### Directions for this task
Turn the rows from the line with "Observing the scene before us, of" through the end of the rows into a two-column CSV headed text and answer. Give one line per row, put each field in quotes with its line breaks changed to spaces, and leave the pictures out.

### Extracted data
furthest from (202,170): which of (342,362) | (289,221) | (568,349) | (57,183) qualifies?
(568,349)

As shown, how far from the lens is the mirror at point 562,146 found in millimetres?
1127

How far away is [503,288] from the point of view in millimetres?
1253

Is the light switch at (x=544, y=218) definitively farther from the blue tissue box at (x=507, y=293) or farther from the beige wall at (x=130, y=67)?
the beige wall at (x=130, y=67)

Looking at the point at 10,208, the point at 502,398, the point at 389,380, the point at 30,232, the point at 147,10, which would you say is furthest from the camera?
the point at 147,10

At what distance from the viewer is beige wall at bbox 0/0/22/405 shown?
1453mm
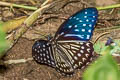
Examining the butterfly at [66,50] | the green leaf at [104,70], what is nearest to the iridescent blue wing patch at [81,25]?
the butterfly at [66,50]

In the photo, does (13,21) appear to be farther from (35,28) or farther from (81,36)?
(81,36)

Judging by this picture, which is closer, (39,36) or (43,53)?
(43,53)

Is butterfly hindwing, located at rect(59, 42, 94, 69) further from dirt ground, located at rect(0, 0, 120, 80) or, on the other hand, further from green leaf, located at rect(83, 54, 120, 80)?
green leaf, located at rect(83, 54, 120, 80)

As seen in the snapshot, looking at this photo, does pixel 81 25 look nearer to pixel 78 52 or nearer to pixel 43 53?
pixel 78 52

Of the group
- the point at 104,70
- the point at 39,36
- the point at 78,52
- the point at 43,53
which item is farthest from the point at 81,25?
the point at 104,70

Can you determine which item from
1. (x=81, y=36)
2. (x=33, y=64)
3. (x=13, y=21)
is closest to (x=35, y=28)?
(x=13, y=21)

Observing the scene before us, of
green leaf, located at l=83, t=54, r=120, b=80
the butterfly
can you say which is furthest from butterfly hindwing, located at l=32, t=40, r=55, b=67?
green leaf, located at l=83, t=54, r=120, b=80

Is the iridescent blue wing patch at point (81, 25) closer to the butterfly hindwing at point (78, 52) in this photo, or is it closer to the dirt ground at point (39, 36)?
the butterfly hindwing at point (78, 52)
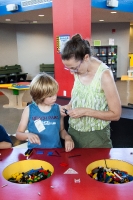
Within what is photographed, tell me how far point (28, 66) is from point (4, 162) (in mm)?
10844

### Exercise output
text,answer
"Observing the scene before us, of green leaf, located at l=83, t=54, r=120, b=80 the butterfly can you say which is furthest from butterfly hindwing, located at l=32, t=40, r=55, b=67?","green leaf, located at l=83, t=54, r=120, b=80"
"Is the iridescent blue wing patch at point (81, 25) closer to the butterfly hindwing at point (78, 52) in this photo, or is it closer to the dirt ground at point (39, 36)?","the butterfly hindwing at point (78, 52)"
"Within what is photographed, tell me how far point (28, 66) is from point (4, 162) (in mm)?","10844"